*** Given records ***
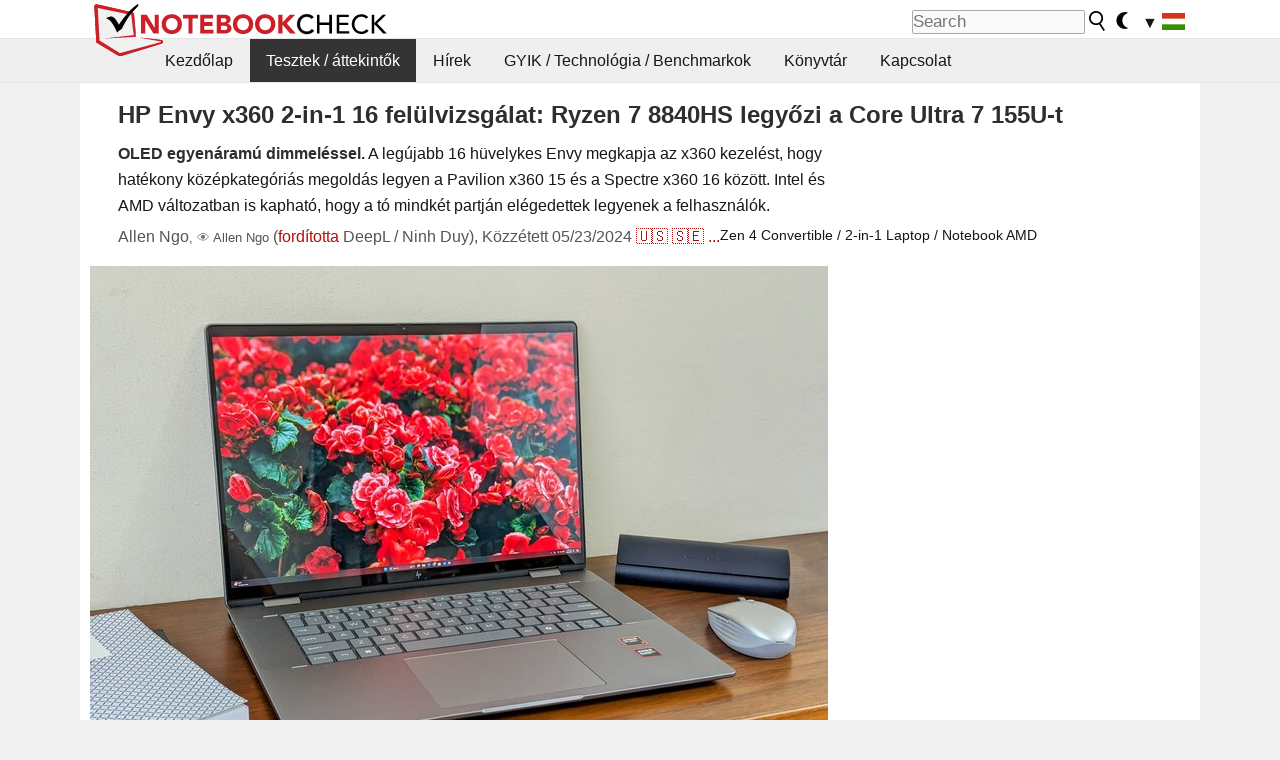

--- FILE ---
content_type: image/svg+xml
request_url: https://www.notebookcheck-hu.com/fileadmin/templates/images/displaynb.svg
body_size: 267
content:
<?xml version="1.0" encoding="UTF-8" standalone="no"?><!DOCTYPE svg PUBLIC "-//W3C//DTD SVG 1.1//EN" "http://www.w3.org/Graphics/SVG/1.1/DTD/svg11.dtd"><svg width="100%" height="100%" viewBox="0 0 310 174" version="1.1" xmlns="http://www.w3.org/2000/svg" xmlns:xlink="http://www.w3.org/1999/xlink" xml:space="preserve" xmlns:serif="http://www.serif.com/" style="fill-rule:evenodd;clip-rule:evenodd;stroke-linecap:round;stroke-linejoin:round;stroke-miterlimit:1.5;"><g><path d="M29.768,165.232l0,-159.162c0,-2.794 2.299,-5.058 5.133,-5.058l239.135,-0c2.834,-0 5.131,2.263 5.132,5.056c0.007,27.638 0.037,159.164 0.037,159.164l-249.437,0Z" style="fill:none;stroke:#666;stroke-width:1.02px;"/></g><g><path d="M174.205,165.232l0,0c0,1.245 -0.502,2.439 -1.395,3.319c-0.893,0.881 -2.105,1.375 -3.368,1.375l-28.88,0c-2.631,0 -4.764,-2.1 -4.767,-4.692l-0,-0.002l38.41,0Z" style="fill:none;stroke:#666;stroke-width:1.03px;"/><ellipse cx="154.487" cy="6.701" rx="2.809" ry="2.768" style="fill:none;stroke:#666;stroke-width:1.02px;"/></g><g><path d="M39.007,12.094l230.96,0l-0,142.033l-230.96,0.023l-0,-142.056Z" style="fill:none;stroke:#666;stroke-width:1.02px;"/></g><g><path d="M1.026,165.232l307.947,0l-0,2.755c-0,2.761 -2.239,5 -5,5c-36.495,0 -261.452,0.001 -297.947,0.001c-1.326,0 -2.598,-0.527 -3.535,-1.464c-0.938,-0.938 -1.465,-2.21 -1.465,-3.536c0,-1.5 0,-2.756 0,-2.756Z" style="fill:none;stroke:#666;stroke-width:1.03px;"/></g></svg>

--- FILE ---
content_type: application/javascript; charset=utf-8
request_url: https://fundingchoicesmessages.google.com/f/AGSKWxVVgoZFGxN2ILMMX714m23Dxn8FAUgKmi-WTKHgpLvS0oI-nytbaI5hKsEEpB7hmNzttKu2uCRSZmaTQ1shQ7fTXR9nAEWsAF9PJha7fM2YKowxq_i0jjtcYGmiE8U0hdbWJh5BTe6RwudQoLFP1B6UEqKBIHGcmcT14OWDQTNzGHTDAoJ_Sw7daj0Q/_/vericaladtitle./PRNAd300x150./ads_text_/ads.png/teamplayer-ads.
body_size: -1288
content:
window['d5f6676f-45c6-423a-949f-d9e342774876'] = true;

--- FILE ---
content_type: application/javascript; charset=utf-8
request_url: https://fundingchoicesmessages.google.com/f/AGSKWxWPJ4PBtfZISOfX7-wtX3RzDA1E2E_XbAQP44IIsH6NQ-NFXgYUB2BHOXJztz7ZBzxi4zStkMHU2hyyXVN9cW6N0pK1jJf2pp2Z169uVL-S6GkbMoE0sa7KVpnWEKQc_Fkr_y9ASA==?fccs=W251bGwsbnVsbCxudWxsLG51bGwsbnVsbCxudWxsLFsxNzY5OTI5NDcyLDY3MzAwMDAwMF0sbnVsbCxudWxsLG51bGwsW251bGwsWzcsNl0sbnVsbCxudWxsLG51bGwsbnVsbCxudWxsLG51bGwsbnVsbCxudWxsLG51bGwsMV0sImh0dHBzOi8vd3d3Lm5vdGVib29rY2hlY2staHUuY29tL0hQLUVudnkteDM2MC0yLWluLTEtMTYtZmVsdWVsdml6c2dhbGF0LVJ5emVuLTctODg0MEhTLWxlZ3lvemktYS1Db3JlLVVsdHJhLTctMTU1VS10Ljg0MDYzMy4wLmh0bWwiLG51bGwsW1s4LCJGZjBSR0hUdW44SSJdLFs5LCJlbi1VUyJdLFsxNiwiWzEsMSwxXSJdLFsxOSwiMiJdLFsxNywiWzBdIl0sWzI0LCIiXSxbMjksImZhbHNlIl1dXQ
body_size: 123
content:
if (typeof __googlefc.fcKernelManager.run === 'function') {"use strict";this.default_ContributorServingResponseClientJs=this.default_ContributorServingResponseClientJs||{};(function(_){var window=this;
try{
var rp=function(a){this.A=_.t(a)};_.u(rp,_.J);var sp=function(a){this.A=_.t(a)};_.u(sp,_.J);sp.prototype.getWhitelistStatus=function(){return _.F(this,2)};var tp=function(a){this.A=_.t(a)};_.u(tp,_.J);var up=_.ed(tp),vp=function(a,b,c){this.B=a;this.j=_.A(b,rp,1);this.l=_.A(b,_.Qk,3);this.F=_.A(b,sp,4);a=this.B.location.hostname;this.D=_.Fg(this.j,2)&&_.O(this.j,2)!==""?_.O(this.j,2):a;a=new _.Qg(_.Rk(this.l));this.C=new _.eh(_.q.document,this.D,a);this.console=null;this.o=new _.np(this.B,c,a)};
vp.prototype.run=function(){if(_.O(this.j,3)){var a=this.C,b=_.O(this.j,3),c=_.gh(a),d=new _.Wg;b=_.hg(d,1,b);c=_.C(c,1,b);_.kh(a,c)}else _.hh(this.C,"FCNEC");_.pp(this.o,_.A(this.l,_.De,1),this.l.getDefaultConsentRevocationText(),this.l.getDefaultConsentRevocationCloseText(),this.l.getDefaultConsentRevocationAttestationText(),this.D);_.qp(this.o,_.F(this.F,1),this.F.getWhitelistStatus());var e;a=(e=this.B.googlefc)==null?void 0:e.__executeManualDeployment;a!==void 0&&typeof a==="function"&&_.Uo(this.o.G,
"manualDeploymentApi")};var wp=function(){};wp.prototype.run=function(a,b,c){var d;return _.v(function(e){d=up(b);(new vp(a,d,c)).run();return e.return({})})};_.Uk(7,new wp);
}catch(e){_._DumpException(e)}
}).call(this,this.default_ContributorServingResponseClientJs);
// Google Inc.

//# sourceURL=/_/mss/boq-content-ads-contributor/_/js/k=boq-content-ads-contributor.ContributorServingResponseClientJs.en_US.Ff0RGHTun8I.es5.O/d=1/exm=ad_blocking_detection_executable,kernel_loader,loader_js_executable/ed=1/rs=AJlcJMwj_NGSDs7Ec5ZJCmcGmg-e8qljdw/m=cookie_refresh_executable
__googlefc.fcKernelManager.run('\x5b\x5b\x5b7,\x22\x5b\x5bnull,\\\x22notebookcheck-hu.com\\\x22,\\\x22AKsRol9Isxyc7H2m9uWRAxAFBLewaSpZ0WR1zIFDncBGA_Db7VWhXl7wBwSFaM1ELrxWjogO01eUzAz-EKC06Nl__-1U58p19JHcJTUTgEchodY_BBL7ixwqb6XpQzy6TOBqT4LpJCthIXSO1YuhHf4O67HRBmlWlg\\\\u003d\\\\u003d\\\x22\x5d,null,\x5b\x5bnull,null,null,\\\x22https:\/\/fundingchoicesmessages.google.com\/f\/AGSKWxXfyiLV-bF1pLlaXZDvpQDUD48pAEbhiIVr7hWsnbs5x9-i8wDLzcXHtWvhAH7d_aNCnWrNhvXWWriRc0ehq5KnUKWvXGSpVv2vHNHr1Pkarm3Sqoi3S44Ar1_SLPCC-Xzp2n6BUQ\\\\u003d\\\\u003d\\\x22\x5d,null,null,\x5bnull,null,null,\\\x22https:\/\/fundingchoicesmessages.google.com\/el\/AGSKWxUJwvbUg-Du8dbP96wrxywDLh6axX9Yxjh0an32Y5g9ufNbskNtyCr9LjTEmbjy35UrlrJzi2C44BSfGth-x-teLKu74ArsBSMwW9Hn1845X0CKS2wbjpPByU9k9GlWcMbcpE4d8A\\\\u003d\\\\u003d\\\x22\x5d,null,\x5bnull,\x5b7,6\x5d,null,null,null,null,null,null,null,null,null,1\x5d\x5d,\x5b3,1\x5d\x5d\x22\x5d\x5d,\x5bnull,null,null,\x22https:\/\/fundingchoicesmessages.google.com\/f\/AGSKWxV6xbIwzilTvM8bE3FYy0BrJV9q7yHB2YllXf122Y8z_pyYJJWFrOlbe0C6Zvo3lJtew7AMcgxUd5PTjK9q9_f0Sv7Dlmy_d_GYnphgRsB5fr_13WXkI4m1yZC0vScxFrQWkPpuCg\\u003d\\u003d\x22\x5d\x5d');}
*** End of Given records ***
Description of the task = Each line in the data that holds the string "function" must be returned.

Your response =
if (typeof __googlefc.fcKernelManager.run === 'function') {"use strict";this.default_ContributorServingResponseClientJs=this.default_ContributorServingResponseClientJs||{};(function(_){var window=this;
var rp=function(a){this.A=_.t(a)};_.u(rp,_.J);var sp=function(a){this.A=_.t(a)};_.u(sp,_.J);sp.prototype.getWhitelistStatus=function(){return _.F(this,2)};var tp=function(a){this.A=_.t(a)};_.u(tp,_.J);var up=_.ed(tp),vp=function(a,b,c){this.B=a;this.j=_.A(b,rp,1);this.l=_.A(b,_.Qk,3);this.F=_.A(b,sp,4);a=this.B.location.hostname;this.D=_.Fg(this.j,2)&&_.O(this.j,2)!==""?_.O(this.j,2):a;a=new _.Qg(_.Rk(this.l));this.C=new _.eh(_.q.document,this.D,a);this.console=null;this.o=new _.np(this.B,c,a)};
vp.prototype.run=function(){if(_.O(this.j,3)){var a=this.C,b=_.O(this.j,3),c=_.gh(a),d=new _.Wg;b=_.hg(d,1,b);c=_.C(c,1,b);_.kh(a,c)}else _.hh(this.C,"FCNEC");_.pp(this.o,_.A(this.l,_.De,1),this.l.getDefaultConsentRevocationText(),this.l.getDefaultConsentRevocationCloseText(),this.l.getDefaultConsentRevocationAttestationText(),this.D);_.qp(this.o,_.F(this.F,1),this.F.getWhitelistStatus());var e;a=(e=this.B.googlefc)==null?void 0:e.__executeManualDeployment;a!==void 0&&typeof a==="function"&&_.Uo(this.o.G,
"manualDeploymentApi")};var wp=function(){};wp.prototype.run=function(a,b,c){var d;return _.v(function(e){d=up(b);(new vp(a,d,c)).run();return e.return({})})};_.Uk(7,new wp);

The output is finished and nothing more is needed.